Bombs hidden in dead dogs are the latest danger facing UK troops in Iraq.
Ammunition technical officer Adrian Craddock checks a device
A dog's body was used recently as cover for a radio-controlled device detonated by the roadside in the city of Basra.
Ammunition technical officer Adrian Craddock, of the Royal Logistics Corps (RLC), said "the dog was put on top of it so the device was covered".
Military experts fear that the same tactic could be repeated, with explosive devices hidden inside other animal carcasses, such as goats.
Mr Craddock said: "It's not a common tactic but we have to be aware of it."
Fifty bombs have been found and defused since April by two British four-man disposal teams from the RLC.
Most of them have been uncovered on one of Basra's three main roads.
Many of the devices are set off with remote controls the bombers improvise from pagers or electronic car key systems.

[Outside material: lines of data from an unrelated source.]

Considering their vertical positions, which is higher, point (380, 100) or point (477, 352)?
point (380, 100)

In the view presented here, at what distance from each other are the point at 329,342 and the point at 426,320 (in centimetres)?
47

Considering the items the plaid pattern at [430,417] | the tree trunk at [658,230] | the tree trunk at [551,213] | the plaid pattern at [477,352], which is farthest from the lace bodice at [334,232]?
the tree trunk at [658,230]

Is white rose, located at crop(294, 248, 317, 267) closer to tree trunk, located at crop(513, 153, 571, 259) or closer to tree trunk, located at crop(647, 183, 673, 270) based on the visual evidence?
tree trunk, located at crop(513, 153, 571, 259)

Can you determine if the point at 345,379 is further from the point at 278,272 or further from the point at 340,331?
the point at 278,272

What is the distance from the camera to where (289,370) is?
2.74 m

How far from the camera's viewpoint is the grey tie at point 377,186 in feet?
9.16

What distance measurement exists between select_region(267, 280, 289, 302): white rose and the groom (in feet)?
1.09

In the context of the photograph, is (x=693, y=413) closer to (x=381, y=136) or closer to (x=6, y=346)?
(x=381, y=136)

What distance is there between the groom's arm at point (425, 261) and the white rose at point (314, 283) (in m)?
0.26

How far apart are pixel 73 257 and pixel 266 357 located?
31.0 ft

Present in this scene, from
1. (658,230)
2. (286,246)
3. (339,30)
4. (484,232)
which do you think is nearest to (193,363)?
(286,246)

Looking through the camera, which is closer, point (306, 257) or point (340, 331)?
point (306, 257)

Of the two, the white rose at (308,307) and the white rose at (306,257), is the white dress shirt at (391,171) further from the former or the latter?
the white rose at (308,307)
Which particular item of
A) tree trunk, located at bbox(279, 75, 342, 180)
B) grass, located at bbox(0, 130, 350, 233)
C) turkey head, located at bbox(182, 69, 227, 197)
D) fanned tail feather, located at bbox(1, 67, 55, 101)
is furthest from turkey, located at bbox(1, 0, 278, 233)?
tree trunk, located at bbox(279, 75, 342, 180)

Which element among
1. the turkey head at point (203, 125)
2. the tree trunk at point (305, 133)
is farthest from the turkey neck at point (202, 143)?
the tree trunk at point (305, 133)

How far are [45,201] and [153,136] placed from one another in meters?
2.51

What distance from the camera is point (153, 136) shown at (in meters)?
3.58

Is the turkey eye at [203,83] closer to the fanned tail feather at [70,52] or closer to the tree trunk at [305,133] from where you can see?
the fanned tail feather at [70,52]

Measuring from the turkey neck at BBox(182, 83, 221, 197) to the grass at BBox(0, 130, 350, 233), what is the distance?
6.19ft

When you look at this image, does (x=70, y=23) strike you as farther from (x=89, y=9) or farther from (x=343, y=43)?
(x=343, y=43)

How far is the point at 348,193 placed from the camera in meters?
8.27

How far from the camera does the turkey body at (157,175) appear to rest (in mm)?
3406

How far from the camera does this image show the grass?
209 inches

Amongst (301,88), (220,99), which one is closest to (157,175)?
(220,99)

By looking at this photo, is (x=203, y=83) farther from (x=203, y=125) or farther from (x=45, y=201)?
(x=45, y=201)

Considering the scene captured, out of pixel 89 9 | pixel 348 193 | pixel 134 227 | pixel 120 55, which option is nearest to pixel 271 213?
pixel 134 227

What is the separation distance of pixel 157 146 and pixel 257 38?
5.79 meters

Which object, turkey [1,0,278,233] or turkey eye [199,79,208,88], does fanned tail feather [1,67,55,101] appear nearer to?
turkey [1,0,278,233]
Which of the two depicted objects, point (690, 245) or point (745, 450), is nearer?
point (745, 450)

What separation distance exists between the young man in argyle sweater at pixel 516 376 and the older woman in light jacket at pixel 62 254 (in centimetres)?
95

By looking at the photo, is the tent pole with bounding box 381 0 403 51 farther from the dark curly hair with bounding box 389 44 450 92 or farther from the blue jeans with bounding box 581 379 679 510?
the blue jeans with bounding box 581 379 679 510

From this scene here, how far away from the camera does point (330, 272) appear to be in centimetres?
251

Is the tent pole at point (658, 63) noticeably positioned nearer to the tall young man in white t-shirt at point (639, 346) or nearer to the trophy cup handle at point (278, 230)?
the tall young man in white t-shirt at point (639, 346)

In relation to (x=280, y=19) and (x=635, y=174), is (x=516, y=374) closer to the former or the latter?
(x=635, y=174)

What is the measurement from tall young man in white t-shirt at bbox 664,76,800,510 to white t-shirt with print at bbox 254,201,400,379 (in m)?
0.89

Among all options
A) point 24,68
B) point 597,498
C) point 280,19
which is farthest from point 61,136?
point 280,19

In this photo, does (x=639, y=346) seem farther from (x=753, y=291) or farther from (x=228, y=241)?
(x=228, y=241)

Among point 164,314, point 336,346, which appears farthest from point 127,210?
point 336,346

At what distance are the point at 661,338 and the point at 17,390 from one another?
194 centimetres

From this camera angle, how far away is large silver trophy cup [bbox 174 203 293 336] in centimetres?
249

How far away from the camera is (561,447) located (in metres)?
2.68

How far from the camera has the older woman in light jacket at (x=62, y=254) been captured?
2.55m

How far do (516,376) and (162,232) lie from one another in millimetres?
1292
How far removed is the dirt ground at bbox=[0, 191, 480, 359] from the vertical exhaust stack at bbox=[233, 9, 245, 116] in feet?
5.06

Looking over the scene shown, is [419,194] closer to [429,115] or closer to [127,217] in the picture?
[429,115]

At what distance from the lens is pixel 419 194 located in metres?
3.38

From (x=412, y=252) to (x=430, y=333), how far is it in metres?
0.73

Bombs usually consist of a metal container filled with ball bearings, nails and plastic explosives.
As well as dead dogs, bombs have been hidden in bin liners, hessian sacks, concrete blocks, drain pipes and roadside ditches - they are then detonated as British patrols pass by.
Captain Wayne Davidson, an RLC ammunition technical officer, said: "The people making these are very skilled at what they do and they go to great lengths to hide the devices.
"This really kicked off in October and the pace has been consistent since then. We can have four or five incidents in a week."